Collected data entries
%%

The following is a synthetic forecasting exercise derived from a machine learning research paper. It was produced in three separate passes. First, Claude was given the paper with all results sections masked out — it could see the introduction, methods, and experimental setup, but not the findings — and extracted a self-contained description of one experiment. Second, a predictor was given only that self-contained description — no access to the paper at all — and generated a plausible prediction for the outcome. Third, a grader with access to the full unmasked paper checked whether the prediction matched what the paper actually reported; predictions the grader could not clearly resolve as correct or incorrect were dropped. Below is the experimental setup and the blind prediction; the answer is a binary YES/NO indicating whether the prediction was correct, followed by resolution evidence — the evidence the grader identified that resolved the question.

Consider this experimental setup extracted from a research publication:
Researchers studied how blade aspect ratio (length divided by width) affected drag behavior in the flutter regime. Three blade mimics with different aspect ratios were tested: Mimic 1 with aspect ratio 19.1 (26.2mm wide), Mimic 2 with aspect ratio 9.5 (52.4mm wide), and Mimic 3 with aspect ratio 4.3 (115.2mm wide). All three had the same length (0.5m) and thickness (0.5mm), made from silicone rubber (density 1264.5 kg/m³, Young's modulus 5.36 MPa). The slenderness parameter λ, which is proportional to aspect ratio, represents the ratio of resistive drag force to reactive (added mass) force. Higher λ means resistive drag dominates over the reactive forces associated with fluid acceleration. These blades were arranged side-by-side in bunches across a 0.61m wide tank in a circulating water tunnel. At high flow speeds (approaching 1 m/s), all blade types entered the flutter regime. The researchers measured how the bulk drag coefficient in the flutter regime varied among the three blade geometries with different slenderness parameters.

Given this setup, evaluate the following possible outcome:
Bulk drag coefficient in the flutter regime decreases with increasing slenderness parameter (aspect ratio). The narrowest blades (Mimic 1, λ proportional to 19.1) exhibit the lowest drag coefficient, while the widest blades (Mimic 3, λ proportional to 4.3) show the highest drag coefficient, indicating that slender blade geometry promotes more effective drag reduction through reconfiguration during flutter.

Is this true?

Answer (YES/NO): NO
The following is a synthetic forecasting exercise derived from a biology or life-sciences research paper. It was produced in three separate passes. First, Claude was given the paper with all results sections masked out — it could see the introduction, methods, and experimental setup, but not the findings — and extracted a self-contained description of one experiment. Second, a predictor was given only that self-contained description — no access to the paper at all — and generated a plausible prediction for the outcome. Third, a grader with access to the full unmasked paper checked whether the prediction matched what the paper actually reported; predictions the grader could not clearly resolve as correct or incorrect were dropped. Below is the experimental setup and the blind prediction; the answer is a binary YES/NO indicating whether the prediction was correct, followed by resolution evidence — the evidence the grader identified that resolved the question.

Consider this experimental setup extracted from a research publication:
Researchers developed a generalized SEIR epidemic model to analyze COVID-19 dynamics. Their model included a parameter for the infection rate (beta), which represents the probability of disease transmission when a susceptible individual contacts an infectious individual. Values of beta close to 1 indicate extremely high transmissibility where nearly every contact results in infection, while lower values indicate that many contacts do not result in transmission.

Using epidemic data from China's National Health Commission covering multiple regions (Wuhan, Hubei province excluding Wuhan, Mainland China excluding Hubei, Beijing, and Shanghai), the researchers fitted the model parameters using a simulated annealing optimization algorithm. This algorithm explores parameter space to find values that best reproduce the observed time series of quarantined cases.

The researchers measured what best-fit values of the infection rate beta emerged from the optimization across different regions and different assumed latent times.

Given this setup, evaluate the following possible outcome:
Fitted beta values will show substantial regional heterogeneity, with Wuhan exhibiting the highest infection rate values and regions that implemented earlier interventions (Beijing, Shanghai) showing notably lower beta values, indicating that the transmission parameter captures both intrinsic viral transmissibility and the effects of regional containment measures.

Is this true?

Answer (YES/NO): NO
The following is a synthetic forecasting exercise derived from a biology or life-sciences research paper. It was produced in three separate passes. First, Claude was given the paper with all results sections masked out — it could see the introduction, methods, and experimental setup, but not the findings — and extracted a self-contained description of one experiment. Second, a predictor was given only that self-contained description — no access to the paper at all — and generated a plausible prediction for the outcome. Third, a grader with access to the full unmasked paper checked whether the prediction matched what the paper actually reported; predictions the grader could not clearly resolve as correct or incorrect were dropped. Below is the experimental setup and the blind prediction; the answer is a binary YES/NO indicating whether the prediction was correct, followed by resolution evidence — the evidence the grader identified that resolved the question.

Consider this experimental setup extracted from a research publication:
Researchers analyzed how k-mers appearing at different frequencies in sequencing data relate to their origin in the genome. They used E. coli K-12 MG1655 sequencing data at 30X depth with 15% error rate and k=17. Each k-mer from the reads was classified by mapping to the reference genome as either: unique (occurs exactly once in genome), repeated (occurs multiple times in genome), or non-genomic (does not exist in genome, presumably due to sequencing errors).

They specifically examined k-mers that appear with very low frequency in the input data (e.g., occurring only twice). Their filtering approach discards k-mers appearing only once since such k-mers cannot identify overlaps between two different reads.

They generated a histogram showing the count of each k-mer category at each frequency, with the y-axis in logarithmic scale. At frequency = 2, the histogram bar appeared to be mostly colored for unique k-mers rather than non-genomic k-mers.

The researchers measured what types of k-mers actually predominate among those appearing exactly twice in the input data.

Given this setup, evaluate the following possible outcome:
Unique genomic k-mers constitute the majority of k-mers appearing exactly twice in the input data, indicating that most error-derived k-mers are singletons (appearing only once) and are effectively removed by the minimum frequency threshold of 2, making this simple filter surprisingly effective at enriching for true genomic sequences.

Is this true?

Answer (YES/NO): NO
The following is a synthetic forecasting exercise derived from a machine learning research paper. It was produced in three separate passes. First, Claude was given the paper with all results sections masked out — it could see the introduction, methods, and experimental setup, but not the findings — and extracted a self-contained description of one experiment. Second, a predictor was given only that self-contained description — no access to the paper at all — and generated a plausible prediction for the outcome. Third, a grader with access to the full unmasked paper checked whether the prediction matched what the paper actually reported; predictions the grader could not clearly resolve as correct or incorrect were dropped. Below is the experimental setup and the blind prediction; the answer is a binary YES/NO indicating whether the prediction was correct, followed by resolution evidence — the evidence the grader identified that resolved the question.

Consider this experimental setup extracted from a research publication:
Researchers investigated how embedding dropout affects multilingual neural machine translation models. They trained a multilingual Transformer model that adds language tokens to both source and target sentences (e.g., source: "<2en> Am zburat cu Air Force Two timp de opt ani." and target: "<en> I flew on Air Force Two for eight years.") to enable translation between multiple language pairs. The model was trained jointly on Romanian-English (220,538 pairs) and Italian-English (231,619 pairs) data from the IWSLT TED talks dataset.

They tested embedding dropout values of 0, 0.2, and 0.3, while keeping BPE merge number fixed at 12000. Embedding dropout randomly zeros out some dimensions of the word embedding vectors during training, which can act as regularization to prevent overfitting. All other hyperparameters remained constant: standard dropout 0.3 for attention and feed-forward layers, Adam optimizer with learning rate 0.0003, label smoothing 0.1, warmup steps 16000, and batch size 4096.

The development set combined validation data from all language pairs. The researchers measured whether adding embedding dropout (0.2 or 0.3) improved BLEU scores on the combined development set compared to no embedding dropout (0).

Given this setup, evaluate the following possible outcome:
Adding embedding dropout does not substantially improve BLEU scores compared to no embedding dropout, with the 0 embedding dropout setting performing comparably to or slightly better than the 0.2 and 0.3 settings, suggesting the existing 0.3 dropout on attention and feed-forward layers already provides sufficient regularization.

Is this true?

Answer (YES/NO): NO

%%

About this exercise: Every single line in the records above must be written out exactly.

Response area:
The following is a synthetic forecasting exercise derived from a machine learning research paper. It was produced in three separate passes. First, Claude was given the paper with all results sections masked out — it could see the introduction, methods, and experimental setup, but not the findings — and extracted a self-contained description of one experiment. Second, a predictor was given only that self-contained description — no access to the paper at all — and generated a plausible prediction for the outcome. Third, a grader with access to the full unmasked paper checked whether the prediction matched what the paper actually reported; predictions the grader could not clearly resolve as correct or incorrect were dropped. Below is the experimental setup and the blind prediction; the answer is a binary YES/NO indicating whether the prediction was correct, followed by resolution evidence — the evidence the grader identified that resolved the question.

Consider this experimental setup extracted from a research publication:
Researchers studied how blade aspect ratio (length divided by width) affected drag behavior in the flutter regime. Three blade mimics with different aspect ratios were tested: Mimic 1 with aspect ratio 19.1 (26.2mm wide), Mimic 2 with aspect ratio 9.5 (52.4mm wide), and Mimic 3 with aspect ratio 4.3 (115.2mm wide). All three had the same length (0.5m) and thickness (0.5mm), made from silicone rubber (density 1264.5 kg/m³, Young's modulus 5.36 MPa). The slenderness parameter λ, which is proportional to aspect ratio, represents the ratio of resistive drag force to reactive (added mass) force. Higher λ means resistive drag dominates over the reactive forces associated with fluid acceleration. These blades were arranged side-by-side in bunches across a 0.61m wide tank in a circulating water tunnel. At high flow speeds (approaching 1 m/s), all blade types entered the flutter regime. The researchers measured how the bulk drag coefficient in the flutter regime varied among the three blade geometries with different slenderness parameters.

Given this setup, evaluate the following possible outcome:
Bulk drag coefficient in the flutter regime decreases with increasing slenderness parameter (aspect ratio). The narrowest blades (Mimic 1, λ proportional to 19.1) exhibit the lowest drag coefficient, while the widest blades (Mimic 3, λ proportional to 4.3) show the highest drag coefficient, indicating that slender blade geometry promotes more effective drag reduction through reconfiguration during flutter.

Is this true?

Answer (YES/NO): NO
The following is a synthetic forecasting exercise derived from a biology or life-sciences research paper. It was produced in three separate passes. First, Claude was given the paper with all results sections masked out — it could see the introduction, methods, and experimental setup, but not the findings — and extracted a self-contained description of one experiment. Second, a predictor was given only that self-contained description — no access to the paper at all — and generated a plausible prediction for the outcome. Third, a grader with access to the full unmasked paper checked whether the prediction matched what the paper actually reported; predictions the grader could not clearly resolve as correct or incorrect were dropped. Below is the experimental setup and the blind prediction; the answer is a binary YES/NO indicating whether the prediction was correct, followed by resolution evidence — the evidence the grader identified that resolved the question.

Consider this experimental setup extracted from a research publication:
Researchers developed a generalized SEIR epidemic model to analyze COVID-19 dynamics. Their model included a parameter for the infection rate (beta), which represents the probability of disease transmission when a susceptible individual contacts an infectious individual. Values of beta close to 1 indicate extremely high transmissibility where nearly every contact results in infection, while lower values indicate that many contacts do not result in transmission.

Using epidemic data from China's National Health Commission covering multiple regions (Wuhan, Hubei province excluding Wuhan, Mainland China excluding Hubei, Beijing, and Shanghai), the researchers fitted the model parameters using a simulated annealing optimization algorithm. This algorithm explores parameter space to find values that best reproduce the observed time series of quarantined cases.

The researchers measured what best-fit values of the infection rate beta emerged from the optimization across different regions and different assumed latent times.

Given this setup, evaluate the following possible outcome:
Fitted beta values will show substantial regional heterogeneity, with Wuhan exhibiting the highest infection rate values and regions that implemented earlier interventions (Beijing, Shanghai) showing notably lower beta values, indicating that the transmission parameter captures both intrinsic viral transmissibility and the effects of regional containment measures.

Is this true?

Answer (YES/NO): NO
The following is a synthetic forecasting exercise derived from a biology or life-sciences research paper. It was produced in three separate passes. First, Claude was given the paper with all results sections masked out — it could see the introduction, methods, and experimental setup, but not the findings — and extracted a self-contained description of one experiment. Second, a predictor was given only that self-contained description — no access to the paper at all — and generated a plausible prediction for the outcome. Third, a grader with access to the full unmasked paper checked whether the prediction matched what the paper actually reported; predictions the grader could not clearly resolve as correct or incorrect were dropped. Below is the experimental setup and the blind prediction; the answer is a binary YES/NO indicating whether the prediction was correct, followed by resolution evidence — the evidence the grader identified that resolved the question.

Consider this experimental setup extracted from a research publication:
Researchers analyzed how k-mers appearing at different frequencies in sequencing data relate to their origin in the genome. They used E. coli K-12 MG1655 sequencing data at 30X depth with 15% error rate and k=17. Each k-mer from the reads was classified by mapping to the reference genome as either: unique (occurs exactly once in genome), repeated (occurs multiple times in genome), or non-genomic (does not exist in genome, presumably due to sequencing errors).

They specifically examined k-mers that appear with very low frequency in the input data (e.g., occurring only twice). Their filtering approach discards k-mers appearing only once since such k-mers cannot identify overlaps between two different reads.

They generated a histogram showing the count of each k-mer category at each frequency, with the y-axis in logarithmic scale. At frequency = 2, the histogram bar appeared to be mostly colored for unique k-mers rather than non-genomic k-mers.

The researchers measured what types of k-mers actually predominate among those appearing exactly twice in the input data.

Given this setup, evaluate the following possible outcome:
Unique genomic k-mers constitute the majority of k-mers appearing exactly twice in the input data, indicating that most error-derived k-mers are singletons (appearing only once) and are effectively removed by the minimum frequency threshold of 2, making this simple filter surprisingly effective at enriching for true genomic sequences.

Is this true?

Answer (YES/NO): NO
The following is a synthetic forecasting exercise derived from a machine learning research paper. It was produced in three separate passes. First, Claude was given the paper with all results sections masked out — it could see the introduction, methods, and experimental setup, but not the findings — and extracted a self-contained description of one experiment. Second, a predictor was given only that self-contained description — no access to the paper at all — and generated a plausible prediction for the outcome. Third, a grader with access to the full unmasked paper checked whether the prediction matched what the paper actually reported; predictions the grader could not clearly resolve as correct or incorrect were dropped. Below is the experimental setup and the blind prediction; the answer is a binary YES/NO indicating whether the prediction was correct, followed by resolution evidence — the evidence the grader identified that resolved the question.

Consider this experimental setup extracted from a research publication:
Researchers investigated how embedding dropout affects multilingual neural machine translation models. They trained a multilingual Transformer model that adds language tokens to both source and target sentences (e.g., source: "<2en> Am zburat cu Air Force Two timp de opt ani." and target: "<en> I flew on Air Force Two for eight years.") to enable translation between multiple language pairs. The model was trained jointly on Romanian-English (220,538 pairs) and Italian-English (231,619 pairs) data from the IWSLT TED talks dataset.

They tested embedding dropout values of 0, 0.2, and 0.3, while keeping BPE merge number fixed at 12000. Embedding dropout randomly zeros out some dimensions of the word embedding vectors during training, which can act as regularization to prevent overfitting. All other hyperparameters remained constant: standard dropout 0.3 for attention and feed-forward layers, Adam optimizer with learning rate 0.0003, label smoothing 0.1, warmup steps 16000, and batch size 4096.

The development set combined validation data from all language pairs. The researchers measured whether adding embedding dropout (0.2 or 0.3) improved BLEU scores on the combined development set compared to no embedding dropout (0).

Given this setup, evaluate the following possible outcome:
Adding embedding dropout does not substantially improve BLEU scores compared to no embedding dropout, with the 0 embedding dropout setting performing comparably to or slightly better than the 0.2 and 0.3 settings, suggesting the existing 0.3 dropout on attention and feed-forward layers already provides sufficient regularization.

Is this true?

Answer (YES/NO): NO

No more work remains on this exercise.